The mistrust is rooted in decades of unequal health care access and treatment, underrepresentation in clinical trials, and a track record as unwitting subjects, such as in the infamous Tuskegee syphilis study that continued until 1972, in which syphilis treatment was withheld from infected black men without their knowledge.

Pastors said this history has fueled fears that the COVID-19 vaccine may not work in black Americans, or that they may be getting a different shot from the rest of society.

“I cannot tell my people in good faith to accept this wholesaler, but I am also not trying to support any kind of baseless conspiracy theories. It’s a tightrope I have to walk here, ”said Earle Fisher, pastor at the Abyssinian Missionary Baptist Church, a congregation of about 50 in Memphis, Tennessee.

Of the 12 black church leaders interviewed, all said they thought the vaccine was necessary to end the crisis, but only one was willing to endorse it outright at this point.

Most said they wanted more information to educate their parishioners about how the vaccine works in the body, where to get it, and possible side effects.

“As a minister and as a health worker, I can see why people should take it, because of the devastation I’ve seen. But I also understand why the African American community doesn’t trust it because of the way we’ve been treated in the past, ”said Reginald Belton of the First Baptist Church of Brownsville in Brooklyn, who also provides pastoral care in a hospital.

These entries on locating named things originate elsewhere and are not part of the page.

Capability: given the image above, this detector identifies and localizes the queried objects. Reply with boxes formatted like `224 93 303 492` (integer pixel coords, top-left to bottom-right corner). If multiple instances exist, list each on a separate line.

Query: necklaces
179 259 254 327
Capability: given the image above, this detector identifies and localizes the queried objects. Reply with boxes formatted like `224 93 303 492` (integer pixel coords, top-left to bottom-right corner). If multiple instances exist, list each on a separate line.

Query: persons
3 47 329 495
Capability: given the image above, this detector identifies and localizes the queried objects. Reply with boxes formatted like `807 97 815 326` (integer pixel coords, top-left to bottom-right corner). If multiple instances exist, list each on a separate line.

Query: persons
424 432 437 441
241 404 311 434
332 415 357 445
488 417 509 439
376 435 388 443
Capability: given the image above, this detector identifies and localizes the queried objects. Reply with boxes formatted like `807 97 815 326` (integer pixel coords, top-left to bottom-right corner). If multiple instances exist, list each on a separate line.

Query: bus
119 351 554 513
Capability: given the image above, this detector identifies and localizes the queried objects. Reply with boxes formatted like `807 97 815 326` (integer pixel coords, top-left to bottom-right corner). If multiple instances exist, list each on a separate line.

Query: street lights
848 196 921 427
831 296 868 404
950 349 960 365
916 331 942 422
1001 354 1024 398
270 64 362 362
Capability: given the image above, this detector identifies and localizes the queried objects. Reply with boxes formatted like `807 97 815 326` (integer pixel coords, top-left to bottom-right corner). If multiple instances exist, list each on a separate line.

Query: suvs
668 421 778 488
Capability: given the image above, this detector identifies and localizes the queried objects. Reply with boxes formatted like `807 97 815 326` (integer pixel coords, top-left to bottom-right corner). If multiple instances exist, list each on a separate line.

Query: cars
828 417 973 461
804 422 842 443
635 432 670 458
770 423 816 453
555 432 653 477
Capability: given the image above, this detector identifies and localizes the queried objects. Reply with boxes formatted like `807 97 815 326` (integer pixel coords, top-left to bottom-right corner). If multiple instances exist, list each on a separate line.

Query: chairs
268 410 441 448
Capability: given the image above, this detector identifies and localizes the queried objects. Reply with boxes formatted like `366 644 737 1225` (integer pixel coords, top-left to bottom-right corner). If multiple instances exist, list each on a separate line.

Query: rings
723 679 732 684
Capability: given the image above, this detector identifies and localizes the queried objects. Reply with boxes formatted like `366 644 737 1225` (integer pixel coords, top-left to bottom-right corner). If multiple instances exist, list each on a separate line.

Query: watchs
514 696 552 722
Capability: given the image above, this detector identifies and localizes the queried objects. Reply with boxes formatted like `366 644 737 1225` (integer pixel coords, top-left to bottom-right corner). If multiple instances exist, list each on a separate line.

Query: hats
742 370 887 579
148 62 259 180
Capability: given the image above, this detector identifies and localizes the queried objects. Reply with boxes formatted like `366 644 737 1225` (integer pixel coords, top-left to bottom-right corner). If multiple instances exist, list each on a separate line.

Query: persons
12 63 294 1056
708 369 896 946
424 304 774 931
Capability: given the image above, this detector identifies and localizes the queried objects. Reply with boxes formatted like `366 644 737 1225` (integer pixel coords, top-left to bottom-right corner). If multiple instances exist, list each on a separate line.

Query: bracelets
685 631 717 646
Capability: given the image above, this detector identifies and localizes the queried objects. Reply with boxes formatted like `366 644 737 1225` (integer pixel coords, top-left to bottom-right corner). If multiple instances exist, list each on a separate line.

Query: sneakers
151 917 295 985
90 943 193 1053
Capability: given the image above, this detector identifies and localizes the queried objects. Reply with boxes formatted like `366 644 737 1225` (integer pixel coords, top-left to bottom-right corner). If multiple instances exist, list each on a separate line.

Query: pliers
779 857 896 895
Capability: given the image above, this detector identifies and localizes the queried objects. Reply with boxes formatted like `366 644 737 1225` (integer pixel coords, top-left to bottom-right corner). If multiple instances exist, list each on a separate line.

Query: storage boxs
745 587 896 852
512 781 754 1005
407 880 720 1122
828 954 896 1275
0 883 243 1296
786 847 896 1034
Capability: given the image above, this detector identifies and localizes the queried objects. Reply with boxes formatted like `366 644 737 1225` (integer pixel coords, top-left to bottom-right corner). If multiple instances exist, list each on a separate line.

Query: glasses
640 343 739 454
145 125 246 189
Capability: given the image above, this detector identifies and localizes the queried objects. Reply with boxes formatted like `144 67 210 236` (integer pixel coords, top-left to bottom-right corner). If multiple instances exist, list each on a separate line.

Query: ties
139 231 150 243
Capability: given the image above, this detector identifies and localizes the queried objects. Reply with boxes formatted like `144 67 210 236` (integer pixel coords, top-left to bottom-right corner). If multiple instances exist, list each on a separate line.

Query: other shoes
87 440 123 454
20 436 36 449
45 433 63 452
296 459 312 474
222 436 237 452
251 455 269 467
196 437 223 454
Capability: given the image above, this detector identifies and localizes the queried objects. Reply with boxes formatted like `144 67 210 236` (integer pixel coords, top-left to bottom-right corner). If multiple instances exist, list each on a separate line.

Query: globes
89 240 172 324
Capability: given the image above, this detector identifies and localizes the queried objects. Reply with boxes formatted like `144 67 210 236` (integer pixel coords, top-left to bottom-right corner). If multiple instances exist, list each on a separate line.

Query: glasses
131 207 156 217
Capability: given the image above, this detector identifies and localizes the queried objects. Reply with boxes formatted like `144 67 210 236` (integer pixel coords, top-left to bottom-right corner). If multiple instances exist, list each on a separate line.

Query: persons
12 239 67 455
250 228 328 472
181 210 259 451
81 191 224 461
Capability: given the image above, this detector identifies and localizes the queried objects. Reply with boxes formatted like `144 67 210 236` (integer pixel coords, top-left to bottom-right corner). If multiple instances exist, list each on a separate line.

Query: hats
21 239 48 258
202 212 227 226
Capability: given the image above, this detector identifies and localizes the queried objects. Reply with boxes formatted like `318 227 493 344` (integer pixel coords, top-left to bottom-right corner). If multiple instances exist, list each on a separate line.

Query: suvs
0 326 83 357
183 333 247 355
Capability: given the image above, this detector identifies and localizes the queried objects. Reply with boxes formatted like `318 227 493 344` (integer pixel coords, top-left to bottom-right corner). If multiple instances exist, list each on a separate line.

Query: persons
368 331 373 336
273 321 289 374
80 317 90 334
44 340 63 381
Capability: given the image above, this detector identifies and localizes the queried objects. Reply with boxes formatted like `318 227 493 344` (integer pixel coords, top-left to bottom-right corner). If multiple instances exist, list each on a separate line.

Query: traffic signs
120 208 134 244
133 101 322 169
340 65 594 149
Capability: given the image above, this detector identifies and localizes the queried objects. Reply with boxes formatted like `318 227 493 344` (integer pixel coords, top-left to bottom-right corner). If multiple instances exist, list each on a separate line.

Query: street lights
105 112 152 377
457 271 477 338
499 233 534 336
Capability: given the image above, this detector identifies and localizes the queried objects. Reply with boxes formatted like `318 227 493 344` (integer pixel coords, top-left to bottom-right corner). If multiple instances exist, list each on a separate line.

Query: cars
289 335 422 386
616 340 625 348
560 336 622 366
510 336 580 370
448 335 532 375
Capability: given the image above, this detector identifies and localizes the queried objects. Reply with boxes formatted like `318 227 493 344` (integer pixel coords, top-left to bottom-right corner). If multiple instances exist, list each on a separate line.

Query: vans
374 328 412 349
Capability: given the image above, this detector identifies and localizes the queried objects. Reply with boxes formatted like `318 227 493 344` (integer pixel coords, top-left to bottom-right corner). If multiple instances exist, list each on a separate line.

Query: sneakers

Belton said he planned to take the vaccine and provide more information to members about it, but he did not say he would approve it.

The importance of black religious leaders in promoting vaccines was underscored this month by a CDC report, which found that health officials were successful when they partnered with African American churches to educate medically disadvantaged communities.

Black churches have long played a vital role in the social well-being of black Americans, perhaps best known during the civil rights movement.

BUILD TRUST

The ministers interviewed by Reuters said the local government and other public officials must build trust in their faith communities to increase the acceptance of vaccines among black Americans.

Elijah Hankerson III, chief of the Life Center International, Church of God in Christ in St. Louis, Missouri, said the results of the clinical trials, showing that the Pfizer / BioNTech and Moderna vaccines are more than 90% effective , are not enough for him to promote a vaccine.

But if St. Louis officials vouch for the vaccine, and his legal team and church health department say it’s okay, Hankerson said he would promote it on his webcasts and social media, which reach a combined audience of about 70,000.

“Data is one thing,” said Hankerson, who lost his uncle and two colleagues to the virus. “If there are people we trust who can vouch and say, ‘Hey, this is for the benefit of the people, get this out,’ we wouldn’t mind doing it.”

The National Medical Association, an organization of black health care providers, tried to give that assurance to black Americans on Monday when, after an independent review of clinical trial data, it announced support for the U.S. government’s urgent approval for the Pfizer and Moderna shots.

Anthony Evans, the president of the National Black Church Initiative, a coalition seeking to reduce inequalities in health care, said he expected black churches to eventually come on board to mobilize people to get vaccinated.

Some faith leaders encourage the vaccine despite their own hesitation, seeing little alternative.

Pastor George Waddles of Second Baptist Church in Ypsilanti, Michigan, a congregation of about 400 people, previously had doubts about vaccines. He was given the flu shot for the first time in 2019 because he previously thought it could make him sick.

But seeing the suffering caused by COVID-19 has motivated him to encourage his parishioners to take a leap of faith and get vaccinated.

“We have three options,” Waddles recalls during a virtual prayer call this month. “Vaccination, Isolation or Decimation.”